I can't imagine yet another year with the school just letting my daughter do nothing and fail. I believe that if she was in the proper environment with the appropriate services and support, she would be able to flourish. But this school is not giving her the chance.

Dr. Gindis:
It's very unfortunate, but your child's situation is just another example of how your daughter was failed first in Russia and now in the US over and over again - all with no fault of her own. We do not know the details of her assessments, but just the very fact that the child was denied a diagnosis (and help) based on the lack of paperwork looks like another failure by your local clinic. The absolute majority of international adoptees with the established FAS diagnosis do not have documents confirming officially that the child was born to an alcoholic mother. Formally, such documentation is one of the 4 necessary elements of a "completely" confirmed FAS diagnosis, but there are 3 other major factors (and many secondary conditions), which you do not talk about; and they are to be considered first and foremost when the diagnosis of FAS is established in international adoptees.
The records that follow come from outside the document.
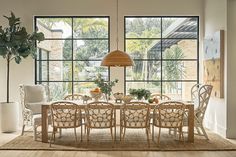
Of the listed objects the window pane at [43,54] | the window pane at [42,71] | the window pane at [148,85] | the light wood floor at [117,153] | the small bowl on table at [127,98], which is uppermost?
the window pane at [43,54]

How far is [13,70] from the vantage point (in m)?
9.52

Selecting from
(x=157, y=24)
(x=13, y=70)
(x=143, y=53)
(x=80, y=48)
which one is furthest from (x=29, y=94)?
(x=157, y=24)

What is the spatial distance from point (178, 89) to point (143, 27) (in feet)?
6.21

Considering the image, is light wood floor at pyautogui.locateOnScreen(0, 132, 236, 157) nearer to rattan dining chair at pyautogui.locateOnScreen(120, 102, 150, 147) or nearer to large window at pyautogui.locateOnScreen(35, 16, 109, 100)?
rattan dining chair at pyautogui.locateOnScreen(120, 102, 150, 147)

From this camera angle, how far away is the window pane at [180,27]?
31.7ft

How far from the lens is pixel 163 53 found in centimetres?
970

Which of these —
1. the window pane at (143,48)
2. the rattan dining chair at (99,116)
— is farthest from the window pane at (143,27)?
the rattan dining chair at (99,116)

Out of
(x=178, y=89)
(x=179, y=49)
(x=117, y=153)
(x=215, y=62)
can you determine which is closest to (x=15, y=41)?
(x=117, y=153)

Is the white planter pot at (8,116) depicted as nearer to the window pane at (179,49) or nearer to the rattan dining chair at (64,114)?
the rattan dining chair at (64,114)

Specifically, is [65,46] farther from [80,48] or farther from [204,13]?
[204,13]

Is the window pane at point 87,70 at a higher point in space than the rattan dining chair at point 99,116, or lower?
higher

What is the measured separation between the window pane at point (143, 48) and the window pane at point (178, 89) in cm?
81

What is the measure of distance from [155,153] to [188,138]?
1177 mm

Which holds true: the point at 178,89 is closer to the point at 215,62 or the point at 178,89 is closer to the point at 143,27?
the point at 215,62
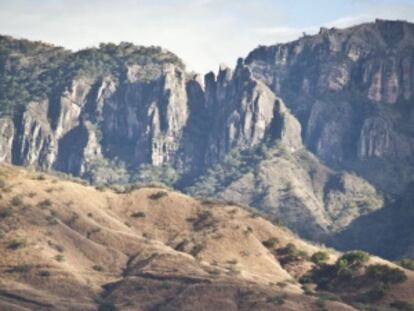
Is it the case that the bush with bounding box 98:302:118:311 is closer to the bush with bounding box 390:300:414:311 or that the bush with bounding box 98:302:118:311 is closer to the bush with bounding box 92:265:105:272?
the bush with bounding box 92:265:105:272

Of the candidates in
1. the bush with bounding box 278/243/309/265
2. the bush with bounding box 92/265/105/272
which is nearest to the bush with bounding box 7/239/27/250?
the bush with bounding box 92/265/105/272

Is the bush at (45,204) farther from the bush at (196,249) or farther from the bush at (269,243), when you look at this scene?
the bush at (269,243)

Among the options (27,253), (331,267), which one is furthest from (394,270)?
(27,253)

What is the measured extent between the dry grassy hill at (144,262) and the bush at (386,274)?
0.90 metres

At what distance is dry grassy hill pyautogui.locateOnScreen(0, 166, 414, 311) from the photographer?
514ft

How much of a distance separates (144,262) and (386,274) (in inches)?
1460

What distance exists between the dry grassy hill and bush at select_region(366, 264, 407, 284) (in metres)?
0.90

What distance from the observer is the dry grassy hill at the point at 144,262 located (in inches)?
6166

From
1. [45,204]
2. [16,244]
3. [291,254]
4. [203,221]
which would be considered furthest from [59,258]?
[291,254]

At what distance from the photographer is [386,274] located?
17850cm

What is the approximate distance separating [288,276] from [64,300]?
139 ft

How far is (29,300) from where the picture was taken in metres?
153

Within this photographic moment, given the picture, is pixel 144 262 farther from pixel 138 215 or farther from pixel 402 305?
pixel 402 305

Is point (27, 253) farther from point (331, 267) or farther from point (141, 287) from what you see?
point (331, 267)
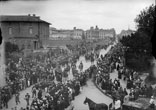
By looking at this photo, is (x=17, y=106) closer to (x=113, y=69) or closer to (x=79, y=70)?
(x=79, y=70)

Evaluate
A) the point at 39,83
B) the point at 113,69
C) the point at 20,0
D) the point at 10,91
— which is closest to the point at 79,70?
the point at 113,69

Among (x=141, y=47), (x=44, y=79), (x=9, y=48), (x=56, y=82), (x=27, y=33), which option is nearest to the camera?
(x=56, y=82)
Your main unspoken question is basically as follows: "Is it possible to get help for my child at school if the assessment results were inconclusive and vague?" Very likely, it's not possible, as schools require a written document, not just somebody's opinion about your child's medical issues and educational needs. The way out of this difficult situation is only one - you need to do a complete (developmental, psychological, and educational) assessment of your daughter. You should not go for just FAS determination or ADHD diagnosis, or whatever else may look like a possibility, because only a complete assessment can look at the entire "forest" vs. "one tree," figuratively speaking, and give you and your school a clear direction on how to compensate the delays and accumulated deficiencies in your daughter's development. You need to go to a professional who a) understands specific issues of internationally adopted children; b) who can evaluate your child's developmental status from many perspectives. It may or may not necessarily be FAS in your daughter, there may as well be another half a dozen issues that manifest themselves similarly. And they have to be found out (the child can't just "go down the hill" developmentally and academically without any reason) and they have to be properly presented in a clinical report with the adequate recommendations to your school district. Only then the school may reconsider and act accordingly.

There is one more important aspect which can't be overemphasized: your child's original medical/educational records in the native language. At the BGCenter we have seen so many cases of denied services or special Ed placement for adopted children by their schools, solely based on the lack of developmental history of the child: it was too difficult and too risky for a school psychologist to come up with an unambiguous conclusion of the child's needs without it; it's so much simpler to recommend "wait and see" until the next year. And the tragic part of it is that the records are often available, would just scream for intensive medical and educational intervention without delays, but were never translated, or poorly translated, or nobody ever cared to ask if they are available.